──────── Text provided ────────

In early 2004, based on new information from its existing wells and reinterpretation of seismic data, Statoil upgraded total oil reserves for Glitne to 50 MMbbl and doubled the field’s producing life to 2007. Statoil also doubled its estimated total number of production wells for the field.

Multilateral design

In April 2004, Statoil began constructing its Glitne A-6H, a multilateral designed to drill two laterals from a common wellbore in a new section of the reservoir. In this application, the position of the subsea wellhead would otherwise have limited the operator to a single, extended-reach lateral. Using a multilateral design enabled Statoil to drill and complete a second lateral to tap new reserves from a different section of the reservoir from the same wellbore.

The formation lithology (sandstone with layers of siltstone and claystone) called for sand control and for mechanically supported multilateral junctions with integral hydraulic integrity. The downhole environment in the Glitne field dictates using corrosion-resistant alloy materials for completion longevity. Additionally, Statoil wanted full re-entry and production isolation capability into both lateral sections and wanted the option of producing both zones independently or commingled. To address these issues, Statoil selected a well design based on Baker Oil Tools’ new multilateral system with Excluder sand control screens in each lateral.

──────── Data rows ────────

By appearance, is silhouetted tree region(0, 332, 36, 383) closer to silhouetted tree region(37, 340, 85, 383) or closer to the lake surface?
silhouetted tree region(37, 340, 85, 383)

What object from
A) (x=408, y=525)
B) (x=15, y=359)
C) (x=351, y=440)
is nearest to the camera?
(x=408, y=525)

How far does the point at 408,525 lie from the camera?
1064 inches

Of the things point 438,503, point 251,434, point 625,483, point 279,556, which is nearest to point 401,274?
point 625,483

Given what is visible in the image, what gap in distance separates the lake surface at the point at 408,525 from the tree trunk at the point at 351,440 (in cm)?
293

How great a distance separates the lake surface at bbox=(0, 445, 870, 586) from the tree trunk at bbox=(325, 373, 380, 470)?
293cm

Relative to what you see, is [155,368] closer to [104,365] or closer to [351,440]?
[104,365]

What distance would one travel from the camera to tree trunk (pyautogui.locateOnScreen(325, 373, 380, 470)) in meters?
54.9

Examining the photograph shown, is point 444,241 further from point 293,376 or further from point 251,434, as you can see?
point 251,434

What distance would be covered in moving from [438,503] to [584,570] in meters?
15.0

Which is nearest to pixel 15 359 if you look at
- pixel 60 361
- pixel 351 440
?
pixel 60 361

────────

■ Tasks for this exercise:
• A. From the Glitne field passage, write out everything from "The formation lithology" down to "in each lateral.".
• B. According to the Glitne field passage, what figure did Statoil upgrade the field's total oil reserves to in early 2004?
• C. Carry on the Glitne field passage from the point where it stops.

■ Response list:
• A.
The formation lithology (sandstone with layers of siltstone and claystone) called for sand control and for mechanically supported multilateral junctions with integral hydraulic integrity. The downhole environment in the Glitne field dictates using corrosion-resistant alloy materials for completion longevity. Additionally, Statoil wanted full re-entry and production isolation capability into both lateral sections and wanted the option of producing both zones independently or commingled. To address these issues, Statoil selected a well design based on Baker Oil Tools’ new multilateral system with Excluder sand control screens in each lateral.

• B. 50 MMbbl

• C.
The system consists of a main bore and two cased legs, of which one is pre-formed. The system deploys in casing and then re-forms in a casing window, providing a mechanically sound junction with integral hydraulic integrity. The ability to re-form the leg in the casing window increases the branch/parent diameter ratio, substantially increasing the effective flow area over conventional Level 5 multilateral completions.

Wellbore construction

For the Glitne A-6H, Statoil began well construction drilling a 12 1/4-in. hole to 6,528 ft MD and running 9 5/8-in. casing with 10 3/4-in. top surface casing to 8,445 ft MD. The company drilled the 8 1/2-in. main-bore section to 13,539 ft TD and completed it using an Mpas openhole packer, glass disk sub, and 5 1/2-in. Excluder premium sand control screens. The packer was activated by running a whipstock “dummy” string and shifting tool. Statoil created the 8 1/2-in. casing exit using a one-trip WindowMaster casing exit system. The upper 8 1/2-in. lateral section was then drilled to 13,560 ft TMD.

After retrieving the whipstock, the crew cleaned the well using a VACS tool and wellbore filter assembly, and then installed a seal bore diverter assembly, Excluder screens, openhole packer, FORM 5 junction, and liner hanger. The liner hanger featured internal Navigamma MWD tools for tool alignment. Statoil used a 5 3/4-in. Catexx hydraulic expansion system to expand the lateral leg to 4.56 in. ID. The swage diverter was retrieved and the glass disc sub was removed from the main bore.

Without sacrificing the inherent reliability of a balanced hydraulic actuator, Statoil used a multiplexing device known as a single line switch (SLS).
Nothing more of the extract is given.